A política para refugiados e a ascensão da extrema direita levam o governo da Alemanha a uma crise que parece não ter fim. A destituição do chefe da agência de inteligência do país depois de ele ter minimizado ataques de neonazistas contra estrangeiros provoca mais rusgas na coalizão de governo da chanceler Merkel e causa revolta entre os eleitores.

Marcio Damasceno, correspondente da RFI em Berlim

Segundo pesquisa divulgada nesta terça-feira (20/09) pelo tabloide Bild, 57% não concordam com a solução encontrada para retirar do cargo Hans-Georg Maassen, chefe do Departamento de Proteção à Constituição (BfV), serviço secreto interno da Alemanha, encarregado sobretudo de monitorar a ação de movimentos que divulgam a ideologia nazista, proibida pela Constituição do país.

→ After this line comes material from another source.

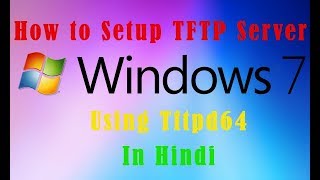 How to Setup TFTP Server in Windows Using Tftpd64  tftp client configuration [upl. by Mannie]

Após declarações relativizando ações de extremistas de direita contra estrangeiros durante protestos xenófobos em julho na cidade de Chemnitz, Maassen foi alvo de críticas da oposição, de membros do Partido Social-Democrata (SPD) - membro da coalizão de governo -, da própria chanceler alemã, Angela Merkel e de integrantes de seu partido.

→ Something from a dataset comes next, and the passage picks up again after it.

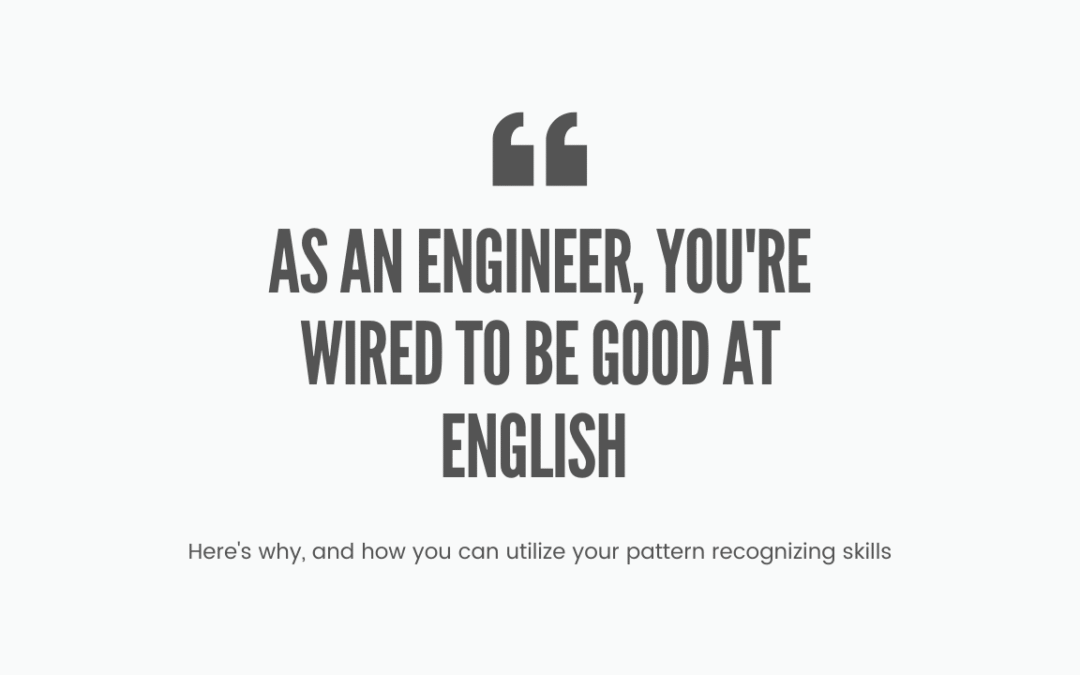 Language and Engineering: You’re Wired To Be Good at English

Maassen será afastado cargo mas não será demitido, e sim transferido, por seu superior imediato, o ministro do Interior, Horst Seehofer, para outro posto mais alto: o de secretário de Estado no Ministério do Interior, onde passará a ganhar 2.600 euros a mais de salário.

Acordo “podre”

Somente 9% dos entrevistados pela sondagem publicada pelo Bild disseram concordar com a medida, classificada pelos críticos como um “acordo podre” para afastar mais uma crise de governo e agradar a todas as partes – tanto sociais-democratas, como Seehofer, que minimizou as declarações controversas de Maassen e se posicionou ao lado de seu subordinado.

Durante entrevista à imprensa, Maassen questionara a autenticidade de imagens mostrando agressões de manifestantes contra estrangeiros. A chanceler havia criticado imagens dos protestos em Chemnitz mostrando dois homens de aparência árabe sendo atacados. Maassen alegou não haver evidências para se falar numa “caça” aos estrangeiros, contradizendo a chefe de governo e levantando dúvidas sobre a autenticidade do vídeo. Após a polêmica, ele voltou atrás e reconheceu que as imagens são legítimas.

Entretanto, a solução, acertada durante uma reunião da liderança dos partidos da coalizão governamental alemã, parece contribuir para prorrogar ainda mais a briga interna entre os membros da aliança que sustenta o governo Merkel.

Críticas dos sociais-democratas

Também o SPD está sofrendo um verdadeiro terremoto após o anúncio da transferência de Maassen. Membros da legenda estão criticando abertamente a presidente da agremiação, Andrea Nahles, por ter aceitado o acordo para salvar a coalizão de governo.

Muitos políticos sociais-democratas dizem que o SPD sai como um eterno perdedor dessa queda de braço entre o ministro do Interior Seehofer e a chanceler Merkel. Um agravante é que Maassen, ao deixar a chefia do BfV, assumirá um cargo que até agora vem sendo ocupado exatamente por um membro do SPD.

No centro da questão estão a ascensão do partido de extrema direita Alternativa para a Alemanha (AfD), apoiada sobretudo no discurso anti-imigração. Após se firmar como principal força oposicionista na Alemanha nas eleições parlamentares do ano passado, os radicais de direita da AfD ameaçam impor perdas históricas à CSU, comandada por Horst Seehofer, nas eleições regionais do mês que vem no estado da Baviera.

Temendo perder votos para a AfD, Seehofer tem adotado um discurso político mais palatável à direita e à extrema direita. A punição do chefe da espionagem alemã por causa de uma declaração interpretada como pouco crítica a movimentos e extrema direita não cairia bem à imagem que o ministro alemão do Interior quer transmitir a seu eleitorado mais conservador.

Entretanto, ao garantir não só a manutenção de Maassen no governo como também sua promoção, apesar de todo o embaraço causado a Merkel, Seehofer também expõe a atual fraqueza política da chefe de governo alemã.